** Problem details **
Within the records that follow, count the lines containing the string "during". Reply only with the count.

[Records for the exercise Boundary: Start]

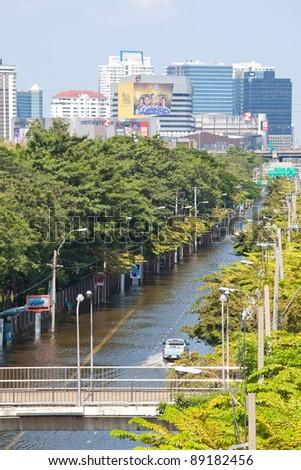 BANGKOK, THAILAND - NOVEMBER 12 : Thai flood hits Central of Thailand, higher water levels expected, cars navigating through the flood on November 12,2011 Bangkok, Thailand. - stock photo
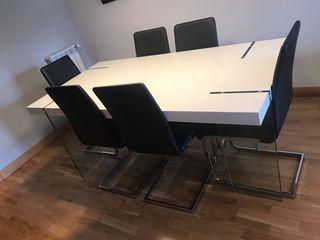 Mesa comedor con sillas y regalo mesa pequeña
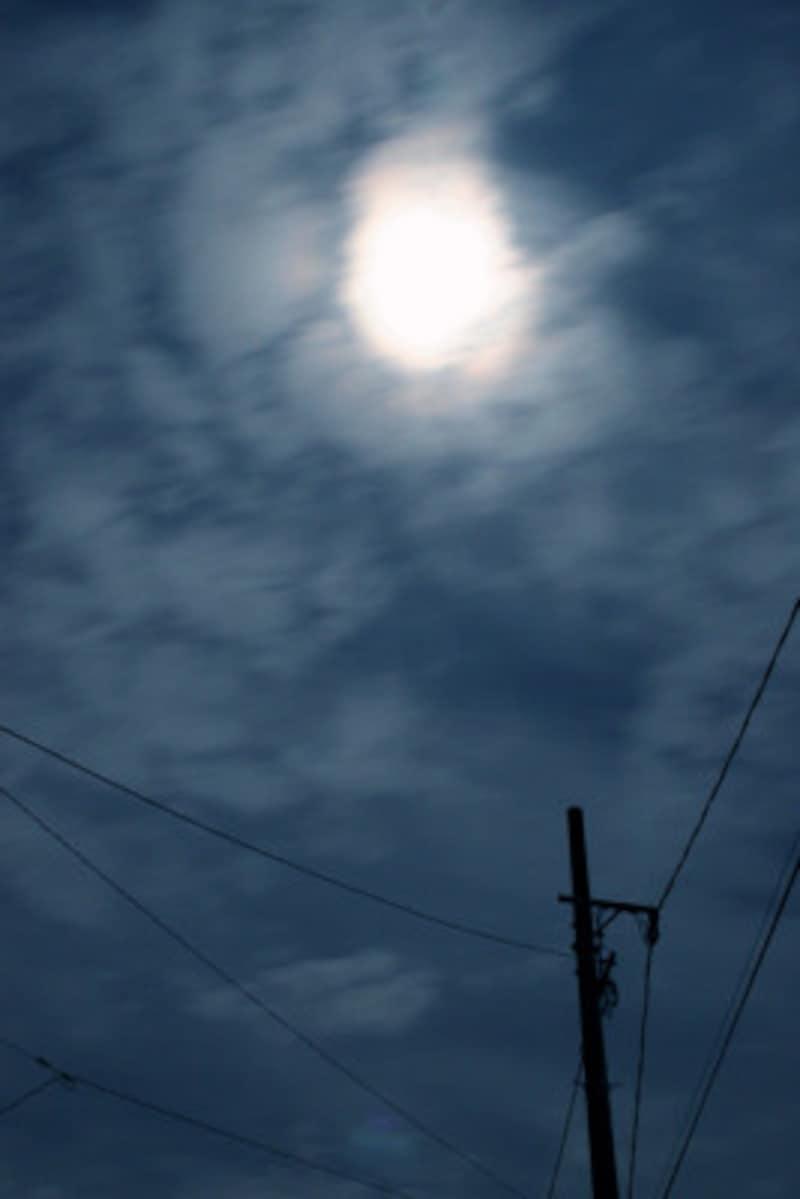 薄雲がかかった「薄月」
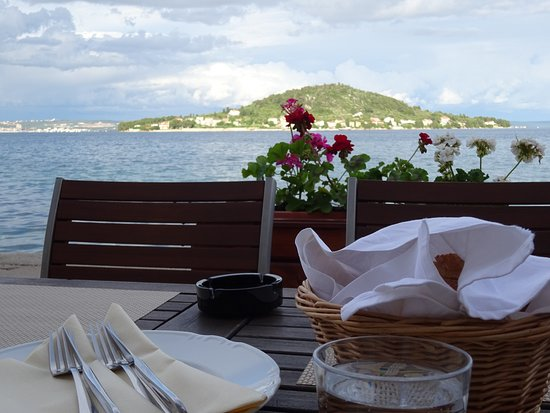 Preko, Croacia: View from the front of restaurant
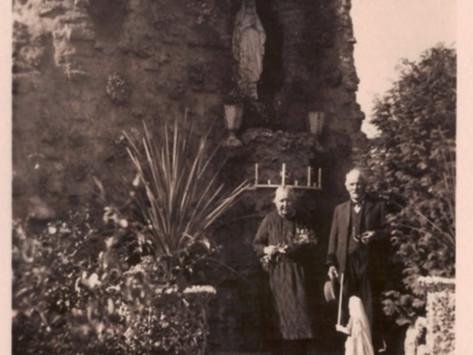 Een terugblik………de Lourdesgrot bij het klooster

[Records for the exercise Boundary: End]
[Records for the exercise Boundary: Start]

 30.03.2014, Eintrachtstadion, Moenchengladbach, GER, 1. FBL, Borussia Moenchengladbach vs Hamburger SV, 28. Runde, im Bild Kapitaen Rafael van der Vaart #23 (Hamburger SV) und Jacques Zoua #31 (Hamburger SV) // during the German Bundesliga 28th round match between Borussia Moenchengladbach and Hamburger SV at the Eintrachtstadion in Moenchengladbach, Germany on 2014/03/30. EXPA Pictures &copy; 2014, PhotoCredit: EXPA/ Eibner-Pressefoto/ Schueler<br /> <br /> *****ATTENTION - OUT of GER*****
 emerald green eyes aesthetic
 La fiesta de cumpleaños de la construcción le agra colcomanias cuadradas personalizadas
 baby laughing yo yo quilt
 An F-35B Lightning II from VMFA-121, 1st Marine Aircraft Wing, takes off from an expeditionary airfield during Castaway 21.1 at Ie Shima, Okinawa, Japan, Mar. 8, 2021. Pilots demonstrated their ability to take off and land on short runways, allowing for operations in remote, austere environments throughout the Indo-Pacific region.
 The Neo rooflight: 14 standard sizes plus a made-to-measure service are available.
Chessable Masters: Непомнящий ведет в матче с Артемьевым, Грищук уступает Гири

[Records for the exercise Boundary: End]
[Records for the exercise Boundary: Start]

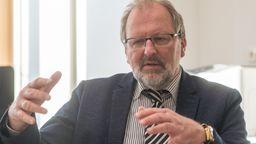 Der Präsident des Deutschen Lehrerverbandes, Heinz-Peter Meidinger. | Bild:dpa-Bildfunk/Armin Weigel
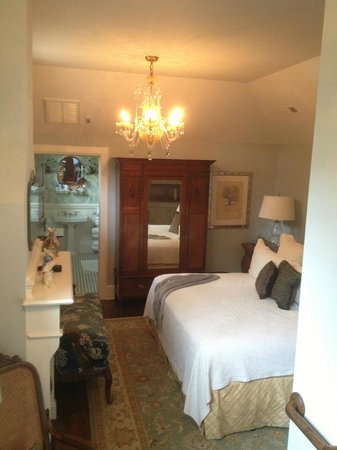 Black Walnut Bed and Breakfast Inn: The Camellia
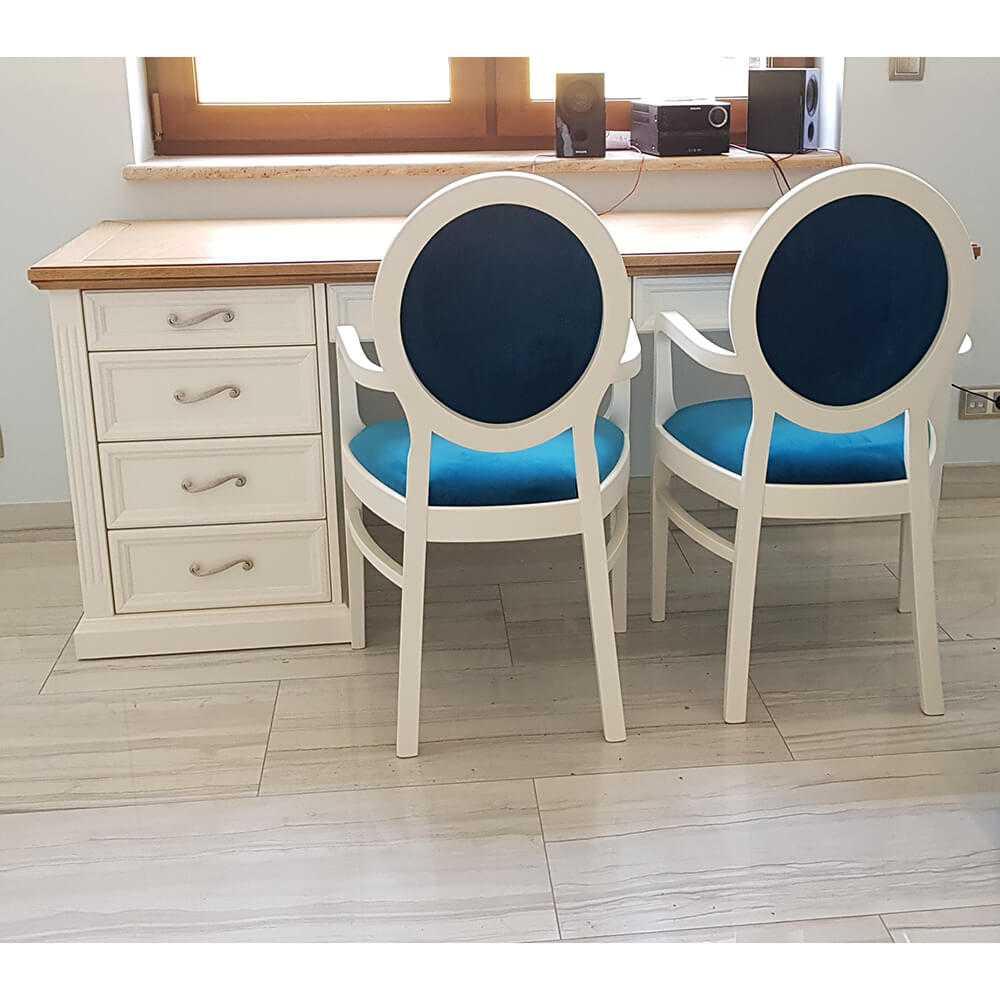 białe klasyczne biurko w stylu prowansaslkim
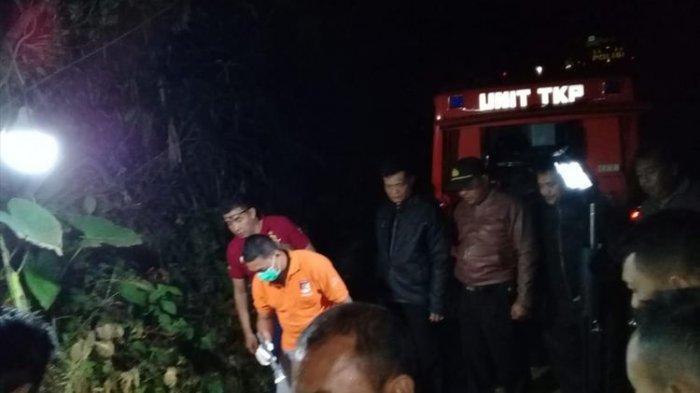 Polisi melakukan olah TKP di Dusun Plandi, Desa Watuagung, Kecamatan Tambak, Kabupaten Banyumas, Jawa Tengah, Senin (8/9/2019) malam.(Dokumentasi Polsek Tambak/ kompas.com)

[Records for the exercise Boundary: End]

** Solution to this problem **
2